Obama’s “Gambling Train to Nowhere” Moves Forward – Company May Get $4.9 Billion for the Project
It’s an Obama world.
Privately held DesertXpress is on the verge of landing a $4.9 billion loan from the Obama Administration to build a bullet train from Las Vegas to Victorville, a small town in the middle of nowhere.
On a dusty, rock-strewn expanse at the edge of the Mojave Desert, a company linked to Senate Majority Leader Harry Reid wants to build a bullet train that would rocket tourists from the middle of nowhere to the gambling palaces of Las Vegas.
Privately held DesertXpress is on the verge of landing a $4.9 billion loan from the Obama administration to build the 150 mph train, which could be a lifeline for a region devastated by the housing crash or a crap shoot for taxpayers weary of Washington spending.
The vast park-and-ride project hinges on the untested idea that car-loving Californians will drive about 100 miles from the Los Angeles area, pull off busy Interstate 15 and board a train for the final leg to the famous Strip.
Planners imagine that millions of travelers a year will one day flock to a station outside down-on-its-luck Victorville, a small city where shuttered storefronts pock the historic downtown.
An alliance of business and political rainmakers from The Strip to Capitol Hill is backing the project that could become the first high-speed system to break ground under President Barack Obama’s push to modernize the U.S. rail network — and give the Democratic president’s re-election prospects a lift in battleground Nevada.
Transportation Secretary Ray LaHood has publicly blessed the train — it means jobs, he says — and it’s cleared several regulatory hurdles in Washington.
Yet even as the Federal Railroad Administration considers awarding what would be, by far, the largest loan of its type, its own research warns it’s difficult to predict how many people will ride the train, a critical measure of financial survival, an Associated Press review found.

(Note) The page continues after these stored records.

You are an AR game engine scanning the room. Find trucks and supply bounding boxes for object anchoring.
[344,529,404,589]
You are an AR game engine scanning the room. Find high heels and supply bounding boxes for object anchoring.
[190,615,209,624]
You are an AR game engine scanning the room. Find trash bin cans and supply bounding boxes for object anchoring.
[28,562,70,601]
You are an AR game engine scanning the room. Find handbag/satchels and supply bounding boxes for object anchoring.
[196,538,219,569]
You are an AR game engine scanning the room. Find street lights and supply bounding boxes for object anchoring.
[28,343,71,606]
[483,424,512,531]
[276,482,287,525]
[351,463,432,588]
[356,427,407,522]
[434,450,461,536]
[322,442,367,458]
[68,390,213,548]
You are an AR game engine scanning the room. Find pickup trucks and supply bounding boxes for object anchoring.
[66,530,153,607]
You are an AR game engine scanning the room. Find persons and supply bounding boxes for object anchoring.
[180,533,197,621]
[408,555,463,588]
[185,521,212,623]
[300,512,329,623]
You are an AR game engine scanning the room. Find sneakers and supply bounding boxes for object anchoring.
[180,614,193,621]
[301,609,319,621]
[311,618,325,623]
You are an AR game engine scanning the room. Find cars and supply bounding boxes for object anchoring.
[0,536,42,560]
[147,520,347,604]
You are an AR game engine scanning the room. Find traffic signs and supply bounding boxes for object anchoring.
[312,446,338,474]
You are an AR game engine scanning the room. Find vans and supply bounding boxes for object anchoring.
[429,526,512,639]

There are other skeptics, as well.
“It’s insanity,” says Thomas Finkbiner of the Intermodal Transportation Institute at the University of Denver. “People won’t drive to a train to go someplace. If you are going to drive, why not drive all the way and leave when you want?”
Construction cost projections have soared to as much as $6.5 billion, not including interest on the loan. Some fear taxpayer subsidies are inevitable.